## Problem description
From the entries underneath, give the number of lines holding the word "December", without any other words.

----- Supplied records -----

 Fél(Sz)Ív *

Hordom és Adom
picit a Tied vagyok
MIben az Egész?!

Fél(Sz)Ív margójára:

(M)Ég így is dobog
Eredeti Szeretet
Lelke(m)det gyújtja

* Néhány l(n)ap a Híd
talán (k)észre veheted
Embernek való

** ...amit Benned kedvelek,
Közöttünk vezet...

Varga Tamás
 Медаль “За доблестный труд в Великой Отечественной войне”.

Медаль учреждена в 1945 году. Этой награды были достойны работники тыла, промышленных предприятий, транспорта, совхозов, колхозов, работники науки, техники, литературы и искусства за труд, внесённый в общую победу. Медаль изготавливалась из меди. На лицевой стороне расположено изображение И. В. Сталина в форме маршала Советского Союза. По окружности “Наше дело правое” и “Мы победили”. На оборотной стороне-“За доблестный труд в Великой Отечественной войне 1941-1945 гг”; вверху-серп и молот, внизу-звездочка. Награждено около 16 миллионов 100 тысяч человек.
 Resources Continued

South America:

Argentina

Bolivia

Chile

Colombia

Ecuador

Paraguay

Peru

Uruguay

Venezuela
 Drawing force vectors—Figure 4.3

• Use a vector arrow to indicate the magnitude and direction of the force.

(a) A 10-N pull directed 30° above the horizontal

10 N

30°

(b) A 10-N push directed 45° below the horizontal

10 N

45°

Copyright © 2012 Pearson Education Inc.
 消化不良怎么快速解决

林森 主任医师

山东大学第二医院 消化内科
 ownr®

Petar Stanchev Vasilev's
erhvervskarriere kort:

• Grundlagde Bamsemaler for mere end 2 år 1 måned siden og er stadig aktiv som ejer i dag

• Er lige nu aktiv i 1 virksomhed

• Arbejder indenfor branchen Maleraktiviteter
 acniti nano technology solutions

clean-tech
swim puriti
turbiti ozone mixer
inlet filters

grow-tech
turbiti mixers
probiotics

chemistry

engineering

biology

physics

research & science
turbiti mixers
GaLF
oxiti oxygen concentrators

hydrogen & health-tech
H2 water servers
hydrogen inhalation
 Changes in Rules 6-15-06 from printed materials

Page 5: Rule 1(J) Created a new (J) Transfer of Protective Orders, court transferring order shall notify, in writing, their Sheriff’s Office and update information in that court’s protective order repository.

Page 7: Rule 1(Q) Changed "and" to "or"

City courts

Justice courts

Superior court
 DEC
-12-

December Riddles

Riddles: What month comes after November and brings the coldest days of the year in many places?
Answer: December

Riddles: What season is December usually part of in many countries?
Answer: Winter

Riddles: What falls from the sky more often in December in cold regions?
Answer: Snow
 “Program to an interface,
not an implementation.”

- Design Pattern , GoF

-----

## Answer
4